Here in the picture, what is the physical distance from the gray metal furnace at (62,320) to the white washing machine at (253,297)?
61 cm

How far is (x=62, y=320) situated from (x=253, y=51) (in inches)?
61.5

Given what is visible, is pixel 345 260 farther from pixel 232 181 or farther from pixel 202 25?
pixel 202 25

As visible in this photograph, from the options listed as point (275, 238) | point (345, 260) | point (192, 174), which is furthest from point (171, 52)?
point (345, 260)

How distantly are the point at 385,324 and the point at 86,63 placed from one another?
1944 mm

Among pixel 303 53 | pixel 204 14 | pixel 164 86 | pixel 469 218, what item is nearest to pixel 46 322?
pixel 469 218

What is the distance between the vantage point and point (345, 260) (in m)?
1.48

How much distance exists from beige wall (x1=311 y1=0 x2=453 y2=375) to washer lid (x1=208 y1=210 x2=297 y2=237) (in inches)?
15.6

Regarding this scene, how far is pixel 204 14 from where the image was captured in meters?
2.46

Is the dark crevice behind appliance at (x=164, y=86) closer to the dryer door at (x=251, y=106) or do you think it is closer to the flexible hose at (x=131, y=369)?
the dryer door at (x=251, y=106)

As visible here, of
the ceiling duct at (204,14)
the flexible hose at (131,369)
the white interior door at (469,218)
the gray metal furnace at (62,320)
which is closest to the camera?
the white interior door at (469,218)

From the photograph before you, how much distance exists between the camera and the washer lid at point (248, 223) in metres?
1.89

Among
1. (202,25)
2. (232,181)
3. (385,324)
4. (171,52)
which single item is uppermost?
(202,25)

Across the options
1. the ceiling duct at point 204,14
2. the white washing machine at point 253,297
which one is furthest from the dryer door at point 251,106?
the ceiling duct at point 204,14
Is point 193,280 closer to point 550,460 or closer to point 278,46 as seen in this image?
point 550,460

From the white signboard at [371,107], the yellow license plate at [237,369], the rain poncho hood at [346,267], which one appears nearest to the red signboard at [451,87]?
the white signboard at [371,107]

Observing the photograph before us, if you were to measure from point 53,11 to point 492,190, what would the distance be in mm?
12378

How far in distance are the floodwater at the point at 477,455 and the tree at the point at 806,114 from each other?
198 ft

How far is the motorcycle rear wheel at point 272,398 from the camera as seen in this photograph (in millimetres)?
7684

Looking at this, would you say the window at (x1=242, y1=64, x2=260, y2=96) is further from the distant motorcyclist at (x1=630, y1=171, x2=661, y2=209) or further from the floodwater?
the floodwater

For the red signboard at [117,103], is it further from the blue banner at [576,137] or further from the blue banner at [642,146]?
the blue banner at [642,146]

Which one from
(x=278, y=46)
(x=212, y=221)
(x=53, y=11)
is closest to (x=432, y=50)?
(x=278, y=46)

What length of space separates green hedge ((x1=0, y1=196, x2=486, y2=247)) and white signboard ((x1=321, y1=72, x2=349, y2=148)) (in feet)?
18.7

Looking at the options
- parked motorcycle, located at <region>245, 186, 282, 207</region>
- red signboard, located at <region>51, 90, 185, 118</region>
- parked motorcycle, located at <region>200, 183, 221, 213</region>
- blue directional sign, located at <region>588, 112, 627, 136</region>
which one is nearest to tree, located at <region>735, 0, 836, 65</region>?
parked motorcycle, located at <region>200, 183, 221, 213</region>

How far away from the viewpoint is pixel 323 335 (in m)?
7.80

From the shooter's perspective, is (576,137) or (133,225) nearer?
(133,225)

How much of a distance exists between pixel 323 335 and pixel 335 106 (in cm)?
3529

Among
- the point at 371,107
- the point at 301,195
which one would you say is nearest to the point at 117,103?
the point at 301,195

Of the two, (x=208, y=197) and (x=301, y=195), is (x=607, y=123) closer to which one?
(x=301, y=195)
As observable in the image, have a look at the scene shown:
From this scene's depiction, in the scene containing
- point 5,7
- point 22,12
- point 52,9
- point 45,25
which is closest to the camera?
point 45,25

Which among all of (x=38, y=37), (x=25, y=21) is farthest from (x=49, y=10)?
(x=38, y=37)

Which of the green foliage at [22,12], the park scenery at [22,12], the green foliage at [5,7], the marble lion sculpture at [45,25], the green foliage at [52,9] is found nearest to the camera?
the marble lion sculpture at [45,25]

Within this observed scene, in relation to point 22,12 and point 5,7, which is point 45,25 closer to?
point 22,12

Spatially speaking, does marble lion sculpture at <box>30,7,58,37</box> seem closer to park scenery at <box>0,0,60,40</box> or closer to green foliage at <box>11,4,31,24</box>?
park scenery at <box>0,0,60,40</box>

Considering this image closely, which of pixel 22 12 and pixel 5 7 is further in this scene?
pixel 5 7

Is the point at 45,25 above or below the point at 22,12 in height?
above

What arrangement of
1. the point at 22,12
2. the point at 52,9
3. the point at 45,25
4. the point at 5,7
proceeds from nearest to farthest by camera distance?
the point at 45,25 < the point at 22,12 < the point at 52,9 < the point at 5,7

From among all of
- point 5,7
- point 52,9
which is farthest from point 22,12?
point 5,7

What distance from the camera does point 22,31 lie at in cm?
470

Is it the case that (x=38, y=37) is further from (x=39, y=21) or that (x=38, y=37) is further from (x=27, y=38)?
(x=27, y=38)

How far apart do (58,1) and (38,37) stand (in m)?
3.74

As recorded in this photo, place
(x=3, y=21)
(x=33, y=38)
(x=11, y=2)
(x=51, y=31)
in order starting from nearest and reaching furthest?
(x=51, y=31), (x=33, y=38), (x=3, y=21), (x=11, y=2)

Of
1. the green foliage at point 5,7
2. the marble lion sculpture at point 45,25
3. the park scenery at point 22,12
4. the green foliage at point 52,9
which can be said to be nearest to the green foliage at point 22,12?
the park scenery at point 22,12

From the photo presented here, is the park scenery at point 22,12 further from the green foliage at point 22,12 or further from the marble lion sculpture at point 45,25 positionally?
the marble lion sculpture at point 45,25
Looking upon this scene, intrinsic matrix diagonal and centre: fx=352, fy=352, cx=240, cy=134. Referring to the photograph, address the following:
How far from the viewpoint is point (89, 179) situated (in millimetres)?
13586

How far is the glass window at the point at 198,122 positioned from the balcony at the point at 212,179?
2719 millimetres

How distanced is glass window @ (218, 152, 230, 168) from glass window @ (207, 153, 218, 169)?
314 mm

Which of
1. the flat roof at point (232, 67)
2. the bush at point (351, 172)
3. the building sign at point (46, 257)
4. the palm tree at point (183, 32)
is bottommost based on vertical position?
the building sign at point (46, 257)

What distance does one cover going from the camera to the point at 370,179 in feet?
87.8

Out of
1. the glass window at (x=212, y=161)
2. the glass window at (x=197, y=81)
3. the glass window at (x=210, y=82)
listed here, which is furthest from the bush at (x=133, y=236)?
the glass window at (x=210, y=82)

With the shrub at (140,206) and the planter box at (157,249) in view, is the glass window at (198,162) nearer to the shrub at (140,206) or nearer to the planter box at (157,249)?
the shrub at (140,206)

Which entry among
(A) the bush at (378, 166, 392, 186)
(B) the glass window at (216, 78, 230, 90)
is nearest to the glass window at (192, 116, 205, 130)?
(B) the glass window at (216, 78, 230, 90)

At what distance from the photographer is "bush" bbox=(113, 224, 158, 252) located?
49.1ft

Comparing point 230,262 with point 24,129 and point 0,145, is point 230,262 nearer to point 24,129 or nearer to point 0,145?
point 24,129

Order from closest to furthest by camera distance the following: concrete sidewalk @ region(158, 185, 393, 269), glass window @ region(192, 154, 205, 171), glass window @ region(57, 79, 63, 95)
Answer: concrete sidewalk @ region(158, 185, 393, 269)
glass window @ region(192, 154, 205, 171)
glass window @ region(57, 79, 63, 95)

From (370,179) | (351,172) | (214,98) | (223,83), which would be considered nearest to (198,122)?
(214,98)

—————

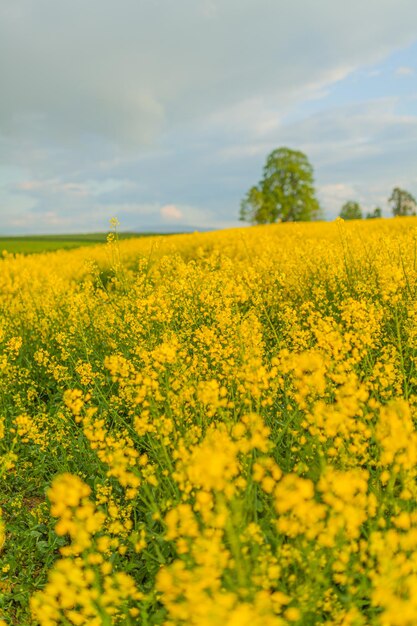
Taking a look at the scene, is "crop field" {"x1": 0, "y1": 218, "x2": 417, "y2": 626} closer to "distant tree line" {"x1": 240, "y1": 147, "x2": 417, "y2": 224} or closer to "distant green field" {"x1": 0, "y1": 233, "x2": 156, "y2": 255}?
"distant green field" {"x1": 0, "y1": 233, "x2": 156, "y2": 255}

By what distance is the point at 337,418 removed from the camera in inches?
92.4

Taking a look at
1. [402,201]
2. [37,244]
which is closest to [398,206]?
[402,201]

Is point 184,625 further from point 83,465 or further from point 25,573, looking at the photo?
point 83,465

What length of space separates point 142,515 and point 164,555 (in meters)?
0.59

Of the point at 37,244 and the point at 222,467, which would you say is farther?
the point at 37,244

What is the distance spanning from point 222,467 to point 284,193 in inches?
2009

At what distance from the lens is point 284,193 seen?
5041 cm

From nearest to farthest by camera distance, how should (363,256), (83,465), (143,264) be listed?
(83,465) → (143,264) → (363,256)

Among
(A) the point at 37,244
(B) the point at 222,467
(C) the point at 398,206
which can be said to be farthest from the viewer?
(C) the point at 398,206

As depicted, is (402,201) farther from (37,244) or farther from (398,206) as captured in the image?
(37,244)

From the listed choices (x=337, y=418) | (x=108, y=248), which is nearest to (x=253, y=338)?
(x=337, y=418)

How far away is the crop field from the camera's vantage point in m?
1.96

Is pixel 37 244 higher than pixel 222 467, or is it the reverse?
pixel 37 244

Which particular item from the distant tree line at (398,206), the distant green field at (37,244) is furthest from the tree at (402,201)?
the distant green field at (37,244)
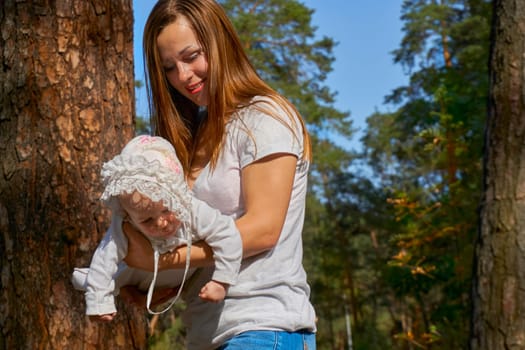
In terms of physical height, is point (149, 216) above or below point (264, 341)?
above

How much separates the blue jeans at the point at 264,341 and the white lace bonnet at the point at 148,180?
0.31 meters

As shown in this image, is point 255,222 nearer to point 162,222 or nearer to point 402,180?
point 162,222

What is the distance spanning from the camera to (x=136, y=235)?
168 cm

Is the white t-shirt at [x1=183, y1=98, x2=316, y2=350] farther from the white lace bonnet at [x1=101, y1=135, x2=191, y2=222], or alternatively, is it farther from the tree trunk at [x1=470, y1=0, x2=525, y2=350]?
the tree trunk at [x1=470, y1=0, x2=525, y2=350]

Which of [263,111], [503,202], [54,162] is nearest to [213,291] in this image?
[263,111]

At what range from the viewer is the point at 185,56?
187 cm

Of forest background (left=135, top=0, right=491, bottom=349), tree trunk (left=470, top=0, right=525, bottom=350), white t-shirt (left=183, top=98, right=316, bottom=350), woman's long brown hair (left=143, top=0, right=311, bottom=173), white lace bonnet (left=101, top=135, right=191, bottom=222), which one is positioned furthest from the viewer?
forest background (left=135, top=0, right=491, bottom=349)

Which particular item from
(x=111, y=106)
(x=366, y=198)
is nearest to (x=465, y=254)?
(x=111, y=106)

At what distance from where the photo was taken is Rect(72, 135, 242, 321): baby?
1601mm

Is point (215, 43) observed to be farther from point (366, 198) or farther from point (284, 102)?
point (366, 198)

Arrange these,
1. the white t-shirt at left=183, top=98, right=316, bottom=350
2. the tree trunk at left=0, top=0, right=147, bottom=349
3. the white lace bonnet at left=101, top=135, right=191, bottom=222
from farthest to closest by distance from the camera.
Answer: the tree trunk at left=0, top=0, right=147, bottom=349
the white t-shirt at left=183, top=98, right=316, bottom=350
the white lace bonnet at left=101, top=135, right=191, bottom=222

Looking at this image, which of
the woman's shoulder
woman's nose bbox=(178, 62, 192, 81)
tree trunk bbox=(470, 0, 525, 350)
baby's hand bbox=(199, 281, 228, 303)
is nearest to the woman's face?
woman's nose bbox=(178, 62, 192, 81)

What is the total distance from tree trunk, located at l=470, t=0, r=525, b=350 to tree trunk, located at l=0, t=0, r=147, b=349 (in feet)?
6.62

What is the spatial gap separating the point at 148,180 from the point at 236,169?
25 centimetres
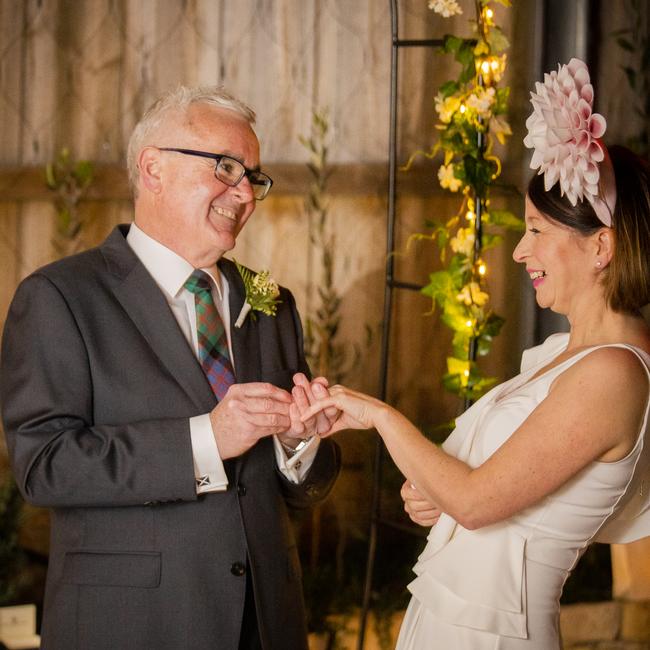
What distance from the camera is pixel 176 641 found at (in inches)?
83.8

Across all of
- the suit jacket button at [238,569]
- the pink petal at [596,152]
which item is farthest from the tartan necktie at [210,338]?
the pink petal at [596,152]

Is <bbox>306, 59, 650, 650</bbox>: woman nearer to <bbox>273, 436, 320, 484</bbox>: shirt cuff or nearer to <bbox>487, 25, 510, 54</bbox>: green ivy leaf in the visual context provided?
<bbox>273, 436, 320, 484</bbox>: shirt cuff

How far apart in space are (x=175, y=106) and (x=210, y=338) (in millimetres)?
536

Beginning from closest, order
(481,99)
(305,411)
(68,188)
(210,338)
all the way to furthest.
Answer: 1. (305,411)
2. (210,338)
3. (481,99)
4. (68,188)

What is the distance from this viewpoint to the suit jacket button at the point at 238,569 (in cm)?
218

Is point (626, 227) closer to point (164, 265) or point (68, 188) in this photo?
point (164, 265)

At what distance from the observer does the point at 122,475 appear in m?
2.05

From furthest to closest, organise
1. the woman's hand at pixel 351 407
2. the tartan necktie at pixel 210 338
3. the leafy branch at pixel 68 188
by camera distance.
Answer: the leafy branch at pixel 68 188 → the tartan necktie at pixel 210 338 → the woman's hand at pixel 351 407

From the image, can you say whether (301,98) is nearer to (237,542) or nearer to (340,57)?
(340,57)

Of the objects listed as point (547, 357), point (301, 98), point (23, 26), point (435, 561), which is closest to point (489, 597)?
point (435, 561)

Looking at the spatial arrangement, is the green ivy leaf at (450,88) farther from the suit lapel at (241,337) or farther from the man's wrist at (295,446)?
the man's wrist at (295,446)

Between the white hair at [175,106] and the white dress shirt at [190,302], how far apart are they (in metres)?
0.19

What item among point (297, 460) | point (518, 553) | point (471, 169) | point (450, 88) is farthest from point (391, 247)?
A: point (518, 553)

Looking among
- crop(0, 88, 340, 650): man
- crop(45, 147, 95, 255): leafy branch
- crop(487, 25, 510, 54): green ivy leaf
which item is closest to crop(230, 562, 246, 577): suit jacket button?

—————

◆ **Sorun**:
Yukarıdaki verilerde "said" sözcüğünü içeren satırların hepsini toplayıp yazın.

◆ **Tamamlanan görev**:
which can be said to be nearest to the green foliage at point 22,12?
which can be said to be farthest from the viewer?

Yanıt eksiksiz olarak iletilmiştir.